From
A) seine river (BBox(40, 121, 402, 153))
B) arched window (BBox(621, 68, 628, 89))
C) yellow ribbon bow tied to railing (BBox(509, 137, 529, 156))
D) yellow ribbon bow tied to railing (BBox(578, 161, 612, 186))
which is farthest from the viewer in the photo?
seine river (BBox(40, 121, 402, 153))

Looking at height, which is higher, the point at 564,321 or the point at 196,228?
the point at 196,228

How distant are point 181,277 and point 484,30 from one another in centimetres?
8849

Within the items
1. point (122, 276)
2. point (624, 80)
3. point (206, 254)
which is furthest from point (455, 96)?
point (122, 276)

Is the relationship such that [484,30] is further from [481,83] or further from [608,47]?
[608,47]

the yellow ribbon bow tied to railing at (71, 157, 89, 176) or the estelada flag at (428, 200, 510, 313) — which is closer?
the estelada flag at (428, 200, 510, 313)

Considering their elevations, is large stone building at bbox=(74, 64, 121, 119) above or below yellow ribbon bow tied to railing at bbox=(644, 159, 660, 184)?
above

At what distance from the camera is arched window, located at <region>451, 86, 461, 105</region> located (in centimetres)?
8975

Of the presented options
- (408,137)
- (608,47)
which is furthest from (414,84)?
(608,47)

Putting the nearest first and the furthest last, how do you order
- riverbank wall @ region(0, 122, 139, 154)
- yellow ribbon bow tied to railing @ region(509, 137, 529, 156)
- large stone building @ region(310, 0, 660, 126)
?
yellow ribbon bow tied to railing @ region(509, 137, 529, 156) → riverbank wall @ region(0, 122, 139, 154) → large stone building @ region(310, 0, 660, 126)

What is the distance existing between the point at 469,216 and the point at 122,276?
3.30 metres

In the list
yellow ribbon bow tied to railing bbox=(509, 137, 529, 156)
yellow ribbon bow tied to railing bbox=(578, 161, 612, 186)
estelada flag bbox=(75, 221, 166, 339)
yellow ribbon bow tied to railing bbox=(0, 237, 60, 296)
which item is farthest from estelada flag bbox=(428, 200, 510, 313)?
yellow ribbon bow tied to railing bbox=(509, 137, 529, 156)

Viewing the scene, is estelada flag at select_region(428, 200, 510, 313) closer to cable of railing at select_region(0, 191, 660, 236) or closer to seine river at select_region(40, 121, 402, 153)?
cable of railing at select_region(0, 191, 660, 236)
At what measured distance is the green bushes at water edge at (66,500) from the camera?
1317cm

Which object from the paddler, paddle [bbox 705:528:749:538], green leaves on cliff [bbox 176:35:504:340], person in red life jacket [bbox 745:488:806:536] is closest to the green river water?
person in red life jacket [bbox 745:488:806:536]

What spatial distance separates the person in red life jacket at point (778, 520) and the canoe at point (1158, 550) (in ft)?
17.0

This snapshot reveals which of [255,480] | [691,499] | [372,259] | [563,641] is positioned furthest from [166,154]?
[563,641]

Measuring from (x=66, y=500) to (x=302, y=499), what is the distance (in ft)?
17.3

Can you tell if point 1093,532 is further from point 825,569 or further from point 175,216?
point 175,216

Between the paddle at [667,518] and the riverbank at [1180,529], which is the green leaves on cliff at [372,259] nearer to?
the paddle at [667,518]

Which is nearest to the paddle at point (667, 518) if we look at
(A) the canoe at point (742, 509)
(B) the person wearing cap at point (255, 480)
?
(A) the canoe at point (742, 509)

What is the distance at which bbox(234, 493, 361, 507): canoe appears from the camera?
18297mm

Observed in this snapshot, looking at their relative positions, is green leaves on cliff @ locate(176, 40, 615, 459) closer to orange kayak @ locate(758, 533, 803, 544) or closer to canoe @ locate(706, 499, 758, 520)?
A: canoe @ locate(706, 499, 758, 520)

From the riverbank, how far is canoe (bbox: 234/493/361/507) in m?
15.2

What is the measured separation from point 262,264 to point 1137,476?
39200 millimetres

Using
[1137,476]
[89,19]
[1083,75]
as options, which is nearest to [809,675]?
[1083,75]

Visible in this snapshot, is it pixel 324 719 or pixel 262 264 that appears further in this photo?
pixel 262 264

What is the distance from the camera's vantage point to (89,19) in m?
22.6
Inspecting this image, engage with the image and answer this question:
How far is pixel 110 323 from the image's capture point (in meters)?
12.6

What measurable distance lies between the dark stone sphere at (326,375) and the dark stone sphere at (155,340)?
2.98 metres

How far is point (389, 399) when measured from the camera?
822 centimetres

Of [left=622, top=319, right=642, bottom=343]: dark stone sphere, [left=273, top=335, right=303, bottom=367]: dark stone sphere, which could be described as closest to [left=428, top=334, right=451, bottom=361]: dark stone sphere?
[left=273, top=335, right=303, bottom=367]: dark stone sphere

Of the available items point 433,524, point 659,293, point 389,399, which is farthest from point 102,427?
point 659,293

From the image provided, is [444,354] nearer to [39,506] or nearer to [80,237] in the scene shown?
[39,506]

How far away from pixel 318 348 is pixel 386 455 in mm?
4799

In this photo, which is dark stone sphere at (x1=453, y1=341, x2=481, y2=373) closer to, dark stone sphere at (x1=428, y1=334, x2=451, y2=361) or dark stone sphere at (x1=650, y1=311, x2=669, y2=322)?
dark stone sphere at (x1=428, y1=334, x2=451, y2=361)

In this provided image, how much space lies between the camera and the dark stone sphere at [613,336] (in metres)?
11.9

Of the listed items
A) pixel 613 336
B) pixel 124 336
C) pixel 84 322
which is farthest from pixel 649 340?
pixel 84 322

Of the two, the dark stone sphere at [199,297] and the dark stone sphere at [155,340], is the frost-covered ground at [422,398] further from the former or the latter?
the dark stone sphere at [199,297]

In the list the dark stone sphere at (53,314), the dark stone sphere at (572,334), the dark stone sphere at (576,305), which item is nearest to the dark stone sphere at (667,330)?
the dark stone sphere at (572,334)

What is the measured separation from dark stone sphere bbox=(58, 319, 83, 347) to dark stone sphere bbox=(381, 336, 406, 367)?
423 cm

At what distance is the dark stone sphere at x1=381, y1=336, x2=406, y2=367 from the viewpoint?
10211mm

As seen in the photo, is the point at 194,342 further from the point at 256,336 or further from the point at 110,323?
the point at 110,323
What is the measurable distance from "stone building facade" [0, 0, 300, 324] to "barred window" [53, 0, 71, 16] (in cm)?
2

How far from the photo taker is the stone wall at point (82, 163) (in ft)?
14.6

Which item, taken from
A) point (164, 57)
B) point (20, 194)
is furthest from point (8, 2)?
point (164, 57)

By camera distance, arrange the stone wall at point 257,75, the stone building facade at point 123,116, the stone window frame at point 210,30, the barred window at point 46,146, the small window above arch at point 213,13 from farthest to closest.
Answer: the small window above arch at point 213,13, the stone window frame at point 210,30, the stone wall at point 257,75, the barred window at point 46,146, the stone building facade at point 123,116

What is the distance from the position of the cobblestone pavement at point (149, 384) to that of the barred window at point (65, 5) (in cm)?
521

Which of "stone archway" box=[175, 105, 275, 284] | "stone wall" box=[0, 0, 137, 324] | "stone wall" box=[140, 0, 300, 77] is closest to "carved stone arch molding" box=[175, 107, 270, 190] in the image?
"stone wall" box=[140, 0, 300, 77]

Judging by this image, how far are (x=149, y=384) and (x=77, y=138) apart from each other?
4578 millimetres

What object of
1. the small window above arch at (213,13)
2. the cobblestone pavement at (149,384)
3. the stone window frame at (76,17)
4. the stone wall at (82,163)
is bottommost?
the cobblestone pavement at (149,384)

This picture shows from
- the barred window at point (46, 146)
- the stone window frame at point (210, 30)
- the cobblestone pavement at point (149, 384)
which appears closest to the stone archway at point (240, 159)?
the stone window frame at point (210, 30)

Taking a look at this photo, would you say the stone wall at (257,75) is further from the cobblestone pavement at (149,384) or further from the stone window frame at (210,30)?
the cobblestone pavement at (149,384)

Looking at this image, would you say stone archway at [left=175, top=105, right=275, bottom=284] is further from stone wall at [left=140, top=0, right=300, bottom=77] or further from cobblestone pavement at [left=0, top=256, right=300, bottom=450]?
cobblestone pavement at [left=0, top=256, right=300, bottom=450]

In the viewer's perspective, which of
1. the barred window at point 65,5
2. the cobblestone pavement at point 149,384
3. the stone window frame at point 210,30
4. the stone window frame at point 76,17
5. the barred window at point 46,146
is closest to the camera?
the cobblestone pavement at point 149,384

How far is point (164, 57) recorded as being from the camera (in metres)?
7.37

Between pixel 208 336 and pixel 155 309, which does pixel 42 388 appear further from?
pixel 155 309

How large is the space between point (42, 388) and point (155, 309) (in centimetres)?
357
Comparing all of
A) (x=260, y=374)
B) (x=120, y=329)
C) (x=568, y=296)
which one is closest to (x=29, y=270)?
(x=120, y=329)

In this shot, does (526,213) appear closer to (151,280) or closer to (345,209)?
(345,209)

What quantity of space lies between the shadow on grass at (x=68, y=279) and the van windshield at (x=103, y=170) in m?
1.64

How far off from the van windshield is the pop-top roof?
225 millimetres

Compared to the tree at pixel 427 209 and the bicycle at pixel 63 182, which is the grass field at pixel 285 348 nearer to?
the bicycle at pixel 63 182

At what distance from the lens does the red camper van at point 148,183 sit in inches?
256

> _To do_
Render the records between the line holding "How far is point (389, 399)" and the line holding "822 centimetres", inclusive, as a two-column CSV with columns named text and answer, giving one row per record. Wrap each field in double quotes and replace any line breaks inside a field with spaces.

> _Result of the exercise_
text,answer
"How far is point (389, 399) when measured from the camera?","822 centimetres"